* _Excerpted passage_:
Senate

Senate Democrats vote to provide $300 unemployment benefits into September

Senate Democrats voted early Saturday morning to provide a $300 weekly federal unemployment payment into early September — effectively undoing a GOP effort to end those payments in mid-July. 

Senators voted 50-49 to add the amendment from Senate Finance Committee Chairman Ron Wyden (D-Ore.) into the roughly $1.9 trillion coronavirus bill currently being debated by the chamber. 

All 50 Democratic senators vote for the amendment, which provides the weekly $300 payment until Sept. 6. Every Republican on hand to vote opposed it. 

The vote came roughly an hour after Senate Republicans were able to get a short-lived win when they muscled an amendment from Sen. Rob Portman (R-Ohio) temporarily into the coronavirus bill. Portman’s amendment provided a $300-per-week payment but until July 18. 

Republicans were able to claim the brief victory because Sen. Joe Manchin (D-W.Va.), who supported the subsequent Democratic amendment, also voted for Portman’s proposal. 

But a Democratic aide had telegraphed in advance how the drama would play out. There was a roughly hour delay between the Portman and Wyden votes because Democrats were still waiting to find out the cost of their proposal. 

“We expect Senator Portman to offer his UI [unemployment insurance] amendment and for it to pass. However, it will be superseded by Senate Democrats’ new UI agreement, which will be offered and passed as an amendment tonight,” the Democratic aide said ahead of the votes. 

Both of the proposals are a change from the House-passed bill that would have provided a $400-per-week payment through late August. 

Democrats kept the debate over the coronavirus relief bill in limbo for nearly 12 hours starting midday Friday as they tried to work out the agreement on the unemployment language. 

They had initially indicated that they had a deal on Friday morning that would have provided the $300 unemployment benefit until early October. 

But as the day dragged on — and Democrats set a new record for the longest vote in modern Senate history — it became obvious that Democrats were scrambling to lock down Manchin’s support.

Because of the thin 50-50 margin, Democrats needed the support of their entire caucus to get a deal on the unemployment payments into the bill. They announced their final agreement, which had Manchin’s support, shortly before 8 p.m. on Friday. 

In addition to the $300-per-week payment, the Democratic agreement also omits $10,200 of unemployment benefits from federal income taxes for households with an income of less than $150,000. 

“Our goal has been to secure the strongest possible protections for jobless Americans that could pass the Senate,” Wyden said ahead of the vote.

* _What you need to do_:
#1 Reproduce verbatim the stretch of the unemployment benefits article from "Because of the" through "of the vote.".
#2 According to the unemployment benefits article, until what date does the Wyden amendment provide the weekly $300 payment?
These entries come from a separate source, not from the unemployment benefits article.

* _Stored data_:
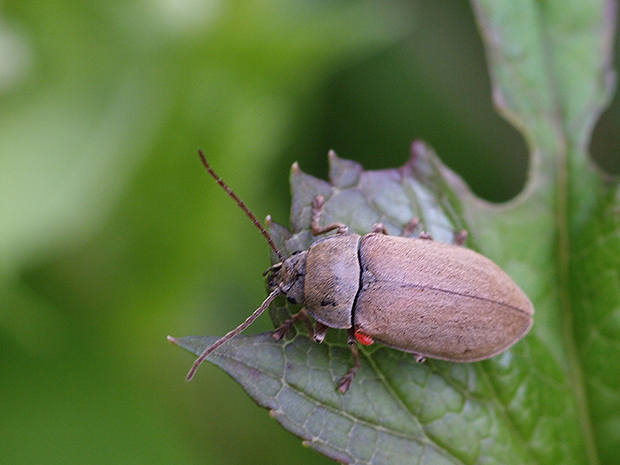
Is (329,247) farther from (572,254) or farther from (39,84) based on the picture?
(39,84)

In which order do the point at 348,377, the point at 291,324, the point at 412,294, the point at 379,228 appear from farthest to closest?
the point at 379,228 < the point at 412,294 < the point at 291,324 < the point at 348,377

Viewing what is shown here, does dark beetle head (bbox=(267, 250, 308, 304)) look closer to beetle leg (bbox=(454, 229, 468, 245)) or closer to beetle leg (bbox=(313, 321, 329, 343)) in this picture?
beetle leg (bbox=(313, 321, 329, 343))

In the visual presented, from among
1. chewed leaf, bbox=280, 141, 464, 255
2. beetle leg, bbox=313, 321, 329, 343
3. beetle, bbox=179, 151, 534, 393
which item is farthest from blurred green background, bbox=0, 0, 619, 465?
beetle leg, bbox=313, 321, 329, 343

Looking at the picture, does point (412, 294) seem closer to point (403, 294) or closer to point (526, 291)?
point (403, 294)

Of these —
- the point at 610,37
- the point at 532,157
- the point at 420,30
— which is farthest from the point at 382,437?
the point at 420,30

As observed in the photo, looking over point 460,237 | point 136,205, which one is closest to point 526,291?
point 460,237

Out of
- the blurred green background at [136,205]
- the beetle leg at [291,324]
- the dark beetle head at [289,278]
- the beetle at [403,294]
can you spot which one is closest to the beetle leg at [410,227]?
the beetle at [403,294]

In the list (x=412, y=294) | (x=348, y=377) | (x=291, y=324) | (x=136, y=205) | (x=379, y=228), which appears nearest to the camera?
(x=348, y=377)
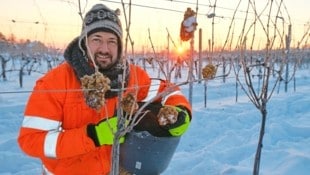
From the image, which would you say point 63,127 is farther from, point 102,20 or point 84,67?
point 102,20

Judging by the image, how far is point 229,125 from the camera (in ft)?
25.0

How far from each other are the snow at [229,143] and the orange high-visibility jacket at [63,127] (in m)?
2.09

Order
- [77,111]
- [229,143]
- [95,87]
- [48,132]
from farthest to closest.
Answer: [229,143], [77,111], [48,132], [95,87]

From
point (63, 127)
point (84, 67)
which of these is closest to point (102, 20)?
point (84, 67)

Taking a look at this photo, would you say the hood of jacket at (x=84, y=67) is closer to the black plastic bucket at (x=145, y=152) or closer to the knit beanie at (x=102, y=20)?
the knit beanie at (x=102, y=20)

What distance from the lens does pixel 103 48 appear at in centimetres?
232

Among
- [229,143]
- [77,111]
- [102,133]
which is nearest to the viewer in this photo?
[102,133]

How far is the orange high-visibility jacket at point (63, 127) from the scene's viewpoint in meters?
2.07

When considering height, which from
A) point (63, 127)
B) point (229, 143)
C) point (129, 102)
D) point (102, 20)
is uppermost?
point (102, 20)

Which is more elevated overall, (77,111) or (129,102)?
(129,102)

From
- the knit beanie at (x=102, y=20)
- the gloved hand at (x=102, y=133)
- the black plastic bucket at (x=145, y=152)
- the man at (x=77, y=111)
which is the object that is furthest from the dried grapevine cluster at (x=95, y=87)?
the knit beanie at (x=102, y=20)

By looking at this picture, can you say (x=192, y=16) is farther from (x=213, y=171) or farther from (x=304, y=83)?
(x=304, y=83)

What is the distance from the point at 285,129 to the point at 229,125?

* _Outputs for the tasks_:
#1
Because of the thin 50-50 margin, Democrats needed the support of their entire caucus to get a deal on the unemployment payments into the bill. They announced their final agreement, which had Manchin’s support, shortly before 8 p.m. on Friday. 

In addition to the $300-per-week payment, the Democratic agreement also omits $10,200 of unemployment benefits from federal income taxes for households with an income of less than $150,000. 

“Our goal has been to secure the strongest possible protections for jobless Americans that could pass the Senate,” Wyden said ahead of the vote.

#2 Sept. 6